The Anatomy of Financial Crises: Understanding Their Causes and Consequences - Knowledge@Wharton

Gee, I may have to ask Santa for this one. It looks VERY good!

The Anatomy of Financial Crises: Understanding Their Causes and Consequences - Knowledge@Wharton:
"Crises have been a feature of the financial landscape for hundreds of years. They often appear with little warning, as the sub-prime mortgage crisis of 2007 and the Asian crisis of 1997-1998 illustrate. It's not always clear what causes crises, whether they can be avoided and how their impact can be reduced. A recent book, titled Understanding Financial Crises (Oxford University Press), by Wharton finance professor Franklin Allen and Douglas Gale, a professor of economics at New York University, tackles this subject from a number of different angles"

Thursday, December 06, 2007

Stocks rise when sun shines | Dallas Morning News | News for Dallas, Texas | Business

We've talked about this several times in class so when I stumbled upon this in the Dallas Morning News (it is orignally from the Washington Post) I figured I better share it!

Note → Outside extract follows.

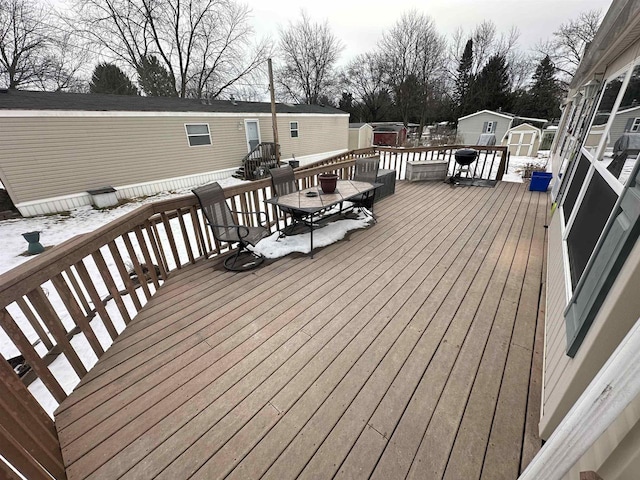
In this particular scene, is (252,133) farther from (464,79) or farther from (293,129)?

Stocks rise when sun shines | Dallas Morning News | News for Dallas, Texas | Business:
"In a study of 26 stock markets around the world between 1982 and 1997, researchers David Hirshleifer and Tyler Shumway showed that the annualized average return on perfectly sunny days was 25 percent, while the annualized average return on overcast days was only 9 percent."
" Mark J. Kamstra, a finance professor at York University in Toronto, argued that seasonal variations in the markets might be related to seasonal affective disorder."
and finally:
"Given the transaction costs of buying and selling stocks, Dr. Hirshleifer said, it's impractical to use sunshine as a stable investment strategy.

But an investor who's planning to sell some stocks anyway might want to time the sale to a sunny day of the week instead of a cloudy day.

"The main lesson for investors is something broader," Dr. Hirshleifer said. "It is important to discount for your moods in making investment decisions.""

Well this is one way to make sure people pay their loans!

Yeah...well I guess...hope this one is not true, but given the high default rates we are seeing, maybe...lol...

Loan thugs strike again, bash up 58-year-old professor- Hindustan Times:
"THE POLICE are investigating charges leveled by a professor of a reputed engineering college against a multinational bank, which allegedly sent a pack of intimidating loan recovery agents to hound him. Prof J.S. Kalra of the Delhi College of Engineering said in his complaint to police that the agents abused and beat him up outside the Indraprashta University campus in north Delhi for delaying monthly installments of a loan."
I will not say the name of the bank, but it is in the article for those interested.

Monday, December 03, 2007

Yet more reasons on why there are more Buys than Sells

Bloomberg.com: Exclusive:
"Shrinking fees from brokerage commissions mean fewer dollars for research and more pressure on analysts to hang on to paying customers such as hedge funds. While clients care little for ratings, they covet meetings with company executives -- audiences that favored analysts can deliver. As a result, ``sell'' ratings on Wall Street are even scarcer than four years ago, when 10 securities firms paid $1.4 billion to settle allegations by then-New York Attorney General Eliot Spitzer that they used research to improperly promote stocks."
And lest we forget, remember the reported death threats.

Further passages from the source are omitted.